Nanoscale Damping Characteristics of Boron Nitride Nanotubes and Carbon Nanotubes Reinforced Polymer Composites

Abstract

This study compares the damping behavior of boron nitride nanotubes (BNNTs) and carbon nanotubes (CNTs) as reinforcement in PLC, a biodegradable copolymer. The damping behavior of PLC composites reinforced with 2 wt % or 5 wt % nanotube filler is evaluated by nanodynamic mechanical analysis (NanoDMA). The addition of 2 wt % CNT leads to the greatest enhancement in damping (tan δ) behavior. This is attributed to pullout in CNTs because of lower interfacial shear strength with the polymer matrix and a more effective sword-in-sheath mechanism as opposed to BNNTs which have bamboo-like nodes.
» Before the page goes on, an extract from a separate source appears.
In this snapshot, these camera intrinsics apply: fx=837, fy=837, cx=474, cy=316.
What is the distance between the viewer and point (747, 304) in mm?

BNNTs however have a superior distribution in the PLC polymer matrix enabling higher contents of BNNT to further enhance the damping behavior. This is in contrast with CNTs which agglomerate at higher concentrations, thus preventing further improvement at higher concentrations. It is observed that for different compositions, tan δ values show no significant changes over varying dynamic loads or prolonged cycles. This shows the ability of nanotube mechanisms to function at varying strain rates and to survive long cycles.